Once I'd stepped inside the house, the first room, like most of the others, was magical; a totally different experience to the other times I've visited. Throughout the house there are dozens of brightly lit and decorated Christmas trees, seven thousand wooden toy soldiers [every one wearing a moustache as far as I could tell], plenty of simple wooden toys to play with, delicate snowflakes of all sizes, an enchanted forest, a giant cake, mice, cheese, clocks and clockwork contraptions, sweets scattered everywhere...and a couple a real-life ballerinas dancing and posing...and answering questions about The Nutcracker. Oh, and of course, the wonderful music by Tchaikovsky piped into most rooms; except for a couple where there were sound effects associated with the story.


I then had a look round the Christmas Market. There was so much delicious food to tempt me; I resisted everything except the game pie.

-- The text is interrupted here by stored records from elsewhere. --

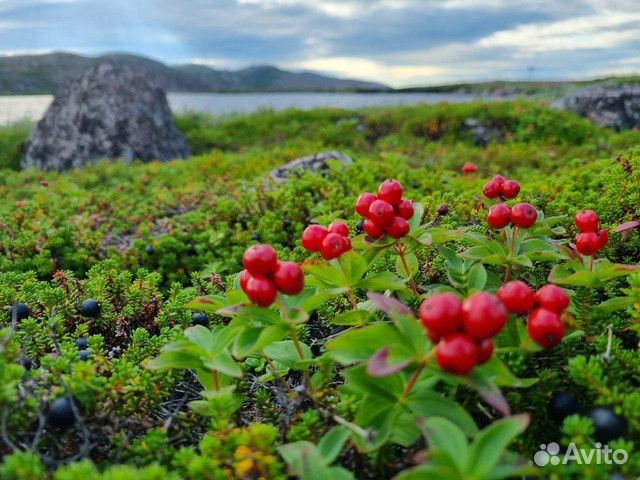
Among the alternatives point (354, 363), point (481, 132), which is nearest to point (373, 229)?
point (354, 363)

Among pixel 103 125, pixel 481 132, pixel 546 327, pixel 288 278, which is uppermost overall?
pixel 103 125

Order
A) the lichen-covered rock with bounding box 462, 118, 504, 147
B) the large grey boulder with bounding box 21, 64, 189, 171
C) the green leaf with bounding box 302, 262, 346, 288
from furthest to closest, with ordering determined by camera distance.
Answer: the lichen-covered rock with bounding box 462, 118, 504, 147
the large grey boulder with bounding box 21, 64, 189, 171
the green leaf with bounding box 302, 262, 346, 288

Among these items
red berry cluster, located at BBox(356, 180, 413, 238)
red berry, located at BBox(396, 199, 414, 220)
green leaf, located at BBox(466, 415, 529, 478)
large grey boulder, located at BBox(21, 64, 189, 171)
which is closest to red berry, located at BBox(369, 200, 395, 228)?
red berry cluster, located at BBox(356, 180, 413, 238)

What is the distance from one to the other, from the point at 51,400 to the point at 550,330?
1807 millimetres

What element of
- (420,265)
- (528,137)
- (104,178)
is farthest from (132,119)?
(420,265)

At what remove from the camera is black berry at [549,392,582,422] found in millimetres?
1975

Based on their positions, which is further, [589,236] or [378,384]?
[589,236]

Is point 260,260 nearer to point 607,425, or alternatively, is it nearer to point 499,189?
point 607,425

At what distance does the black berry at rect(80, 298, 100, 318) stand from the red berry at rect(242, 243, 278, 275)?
5.03 feet

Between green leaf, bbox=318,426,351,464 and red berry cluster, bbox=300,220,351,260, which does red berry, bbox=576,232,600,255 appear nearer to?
red berry cluster, bbox=300,220,351,260

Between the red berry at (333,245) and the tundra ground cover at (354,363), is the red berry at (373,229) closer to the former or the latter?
the tundra ground cover at (354,363)

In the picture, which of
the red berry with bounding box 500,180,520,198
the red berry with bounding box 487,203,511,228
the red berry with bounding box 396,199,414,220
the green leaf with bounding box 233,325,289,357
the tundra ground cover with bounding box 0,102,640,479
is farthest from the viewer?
the red berry with bounding box 500,180,520,198

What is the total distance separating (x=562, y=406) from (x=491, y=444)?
2.09 ft

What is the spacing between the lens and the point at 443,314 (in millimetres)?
1555
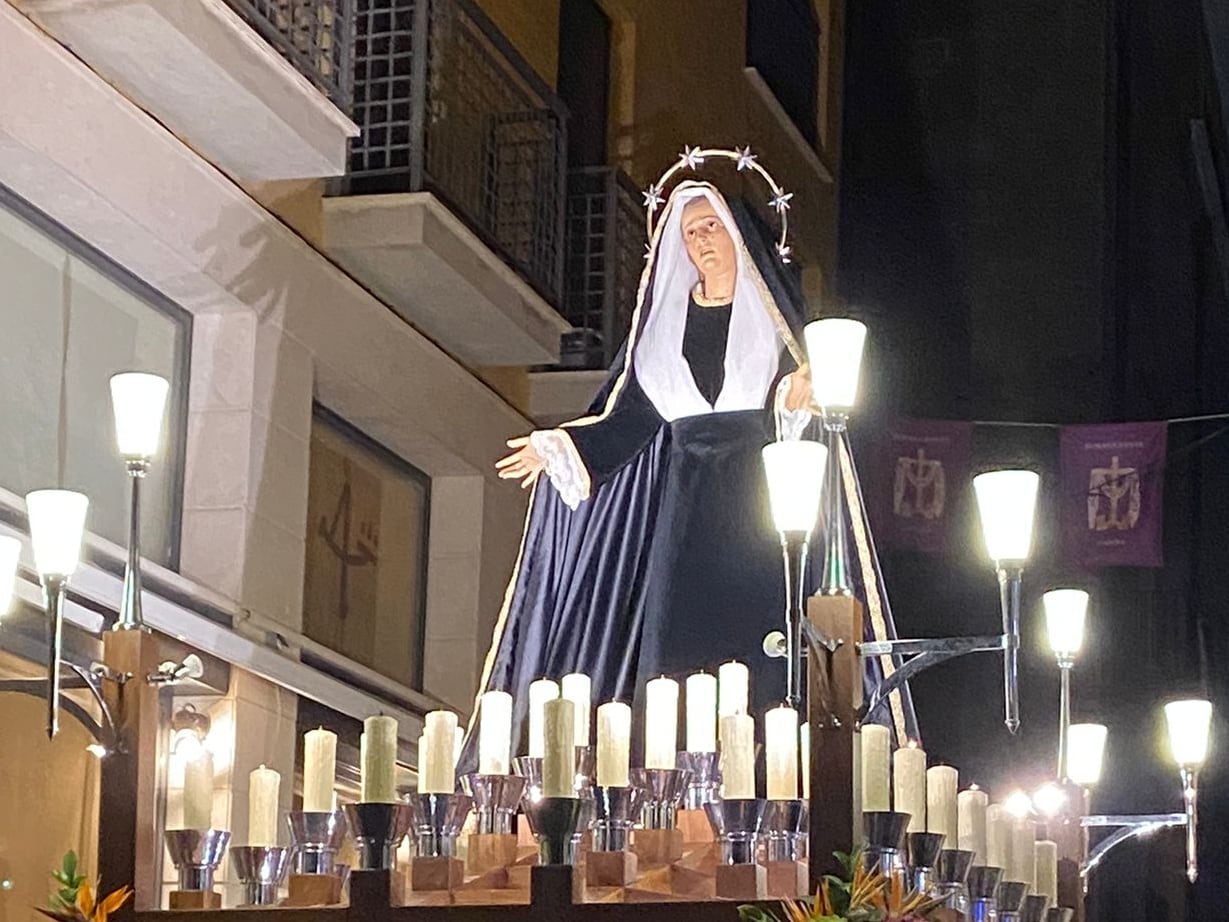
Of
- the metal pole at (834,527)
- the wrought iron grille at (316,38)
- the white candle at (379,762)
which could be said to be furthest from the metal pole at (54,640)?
the wrought iron grille at (316,38)

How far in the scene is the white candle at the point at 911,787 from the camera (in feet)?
23.0

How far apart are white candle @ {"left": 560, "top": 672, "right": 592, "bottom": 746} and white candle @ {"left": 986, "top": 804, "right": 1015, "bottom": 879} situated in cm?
117

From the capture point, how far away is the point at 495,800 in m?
7.27

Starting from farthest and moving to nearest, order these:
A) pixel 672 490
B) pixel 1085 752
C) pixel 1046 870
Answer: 1. pixel 1085 752
2. pixel 672 490
3. pixel 1046 870

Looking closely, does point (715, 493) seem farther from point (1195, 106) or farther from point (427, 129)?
point (1195, 106)

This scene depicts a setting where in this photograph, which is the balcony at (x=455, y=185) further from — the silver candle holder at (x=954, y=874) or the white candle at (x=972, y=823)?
the silver candle holder at (x=954, y=874)

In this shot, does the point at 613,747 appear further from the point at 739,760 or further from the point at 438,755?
the point at 438,755

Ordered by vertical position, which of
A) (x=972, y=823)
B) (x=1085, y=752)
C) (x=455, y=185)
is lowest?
(x=972, y=823)

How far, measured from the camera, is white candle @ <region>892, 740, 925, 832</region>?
7.00 meters

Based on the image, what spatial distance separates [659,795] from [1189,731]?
10.9ft

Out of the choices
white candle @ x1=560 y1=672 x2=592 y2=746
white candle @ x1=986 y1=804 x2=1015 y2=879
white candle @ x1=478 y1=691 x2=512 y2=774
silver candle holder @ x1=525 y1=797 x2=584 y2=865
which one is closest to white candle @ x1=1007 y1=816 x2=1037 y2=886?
white candle @ x1=986 y1=804 x2=1015 y2=879

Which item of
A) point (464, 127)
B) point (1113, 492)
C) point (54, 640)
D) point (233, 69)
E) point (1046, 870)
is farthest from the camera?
point (1113, 492)

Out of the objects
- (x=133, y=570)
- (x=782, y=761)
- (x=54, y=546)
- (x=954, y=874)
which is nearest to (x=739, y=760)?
(x=782, y=761)

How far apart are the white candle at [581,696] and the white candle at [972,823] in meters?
1.04
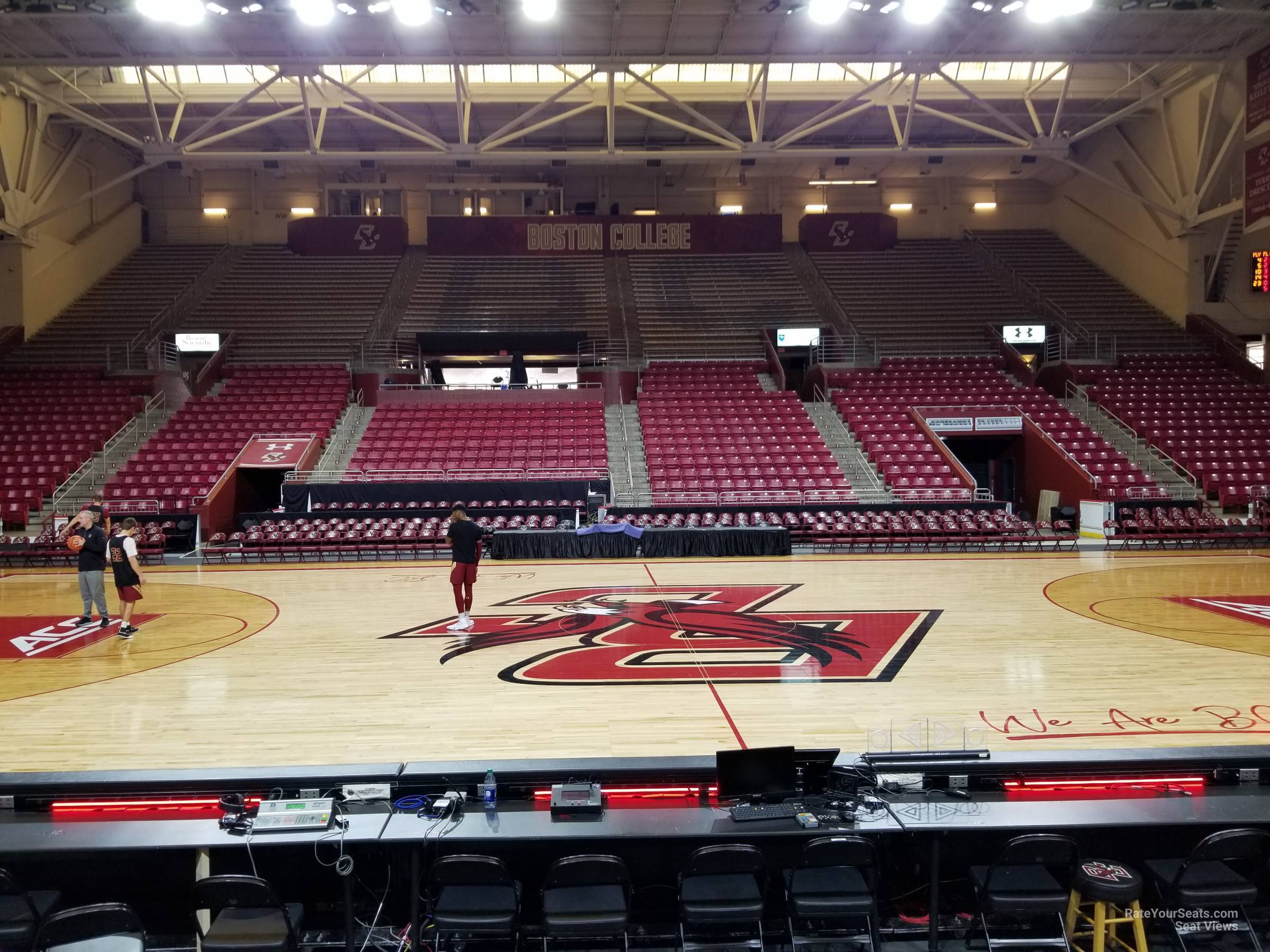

Because a one-way system of traffic management was in operation the buses weren't driving up to the front of the house as usual, so I had to walk over to the bus stop at Edensor Gates. The bus arrived on time; the driver had to perform a difficult reversing movement on the narrow road before waiting a few minutes before continuing to Bakewell. I stayed in Bakewell for a couple of hours until it started drizzling.

Sunday, November 20, 2016

Doncaster, Bessacarr, and Loversall

I woke up quite late again this morning after a night out, in Doncaster this week; so a rainy start to the day wasn't going to be problem; I had time to have breakfast before the weather cleared up later in the morning and I set off for another local walk...starting from my front door again.

I walked down my street and took a short cut through the estate to the football ground and Doncaster Lakeside before joining the Doncaster Greenway until I reached Bessacarr.

At Bessacarr I found the correct bridleway, which immediately meant I had to use a manually operated level crossing across the Doncaster to Lincoln railway line; it's nothing complicated...just two gates to open and close.

A few hundred yards later the bridleway crosses over the East Coast Main Line, a multi-track, very busy high speed intercity line with overhead electrical wires, obviously presenting a few problems for people on horseback.

Anyhow...this is the solution; it's most likely the most costly-to-build footbridge I've ever used.

The next section of my walk went alongside the M18 motorway, which fortunately is well screened by trees, and then across a rather unattractive area of land near to where what I think is the new National College For High Speed Rail is being built.

The approach to Loversall was quite pleasant along a country lane, and Loversall itself is a pretty little village.

There were about a dozen young men mowing the grass and tending the graves in the churchyard. When the supervisor noticed me taking photographs he asked me if I wanted to look inside the church. He had the keys and so opened it up for me and gave me a brief talk about the building and its history - he was a local man.

As I left the village I crossed the road to check the bus timetable at the bus stop and then plan what I'd do next. A bus back into town was due in six minutes so I just stood where I was and waited for it. It actually arrived a couple of minutes early.